==== AVAILABLE DATA

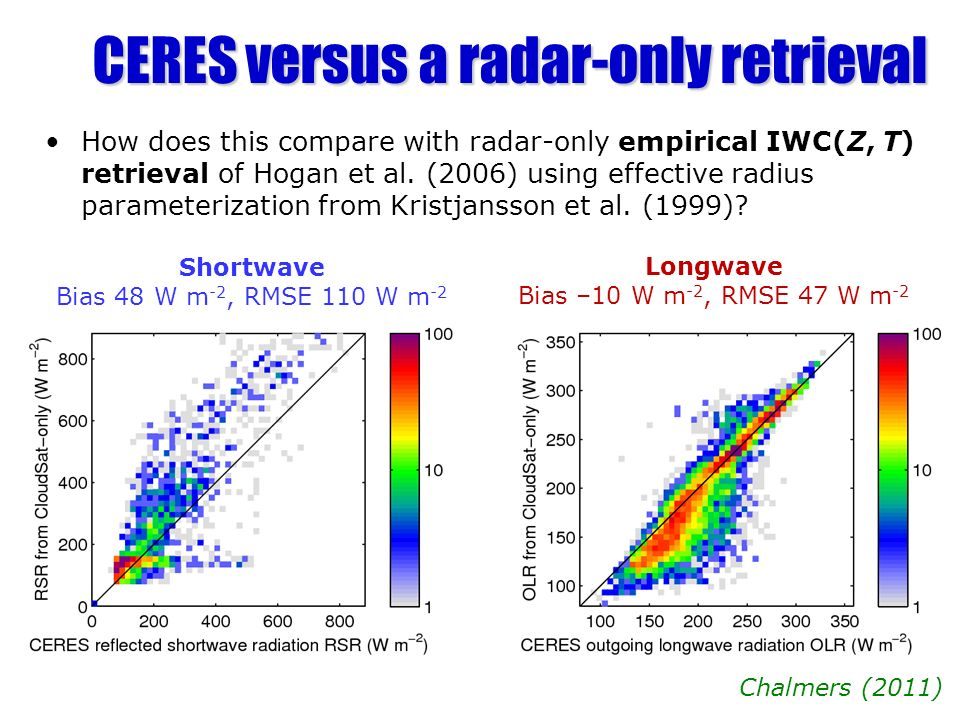 CERES versus a radar-only retrieval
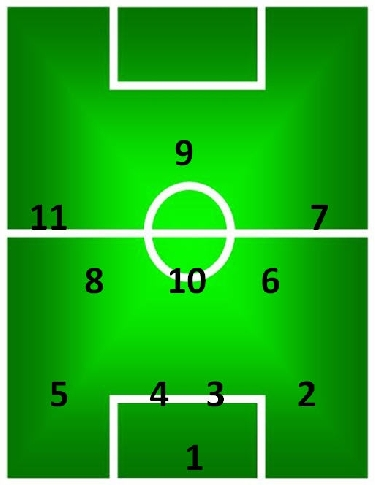 Voetbal posities met nummers 8 tegen 8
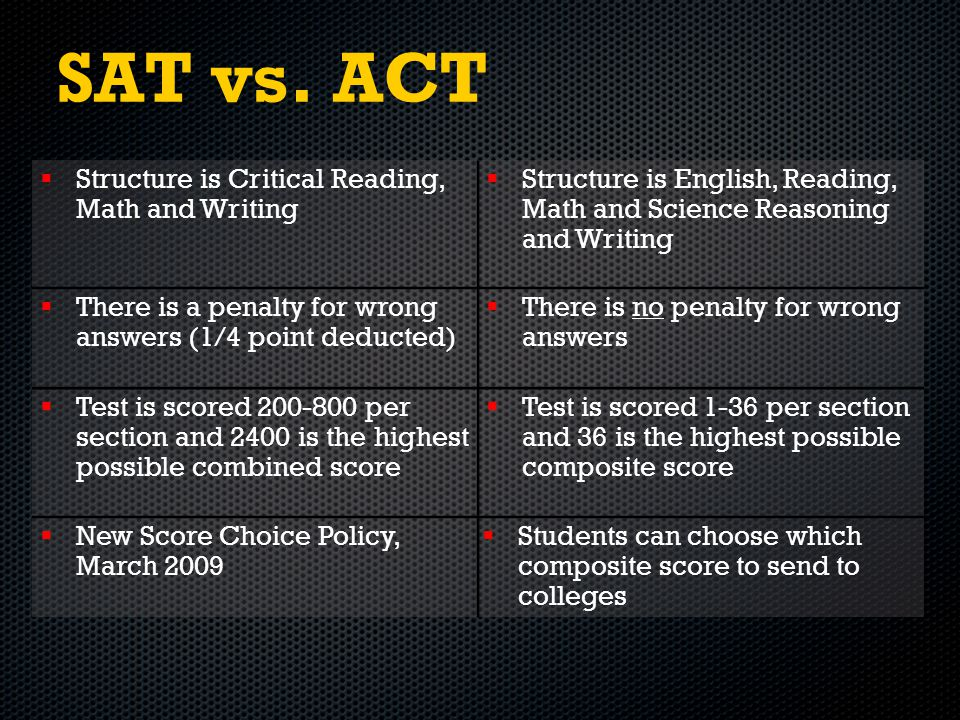 SAT vs.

========

■ EXERCISE DIRECTIONS:
Write the material out again exactly. Do not include the pictures.

■ EXERCISE RESPONSE:
 CERES versus a radar-only retrieval
 Voetbal posities met nummers 8 tegen 8
 SAT vs.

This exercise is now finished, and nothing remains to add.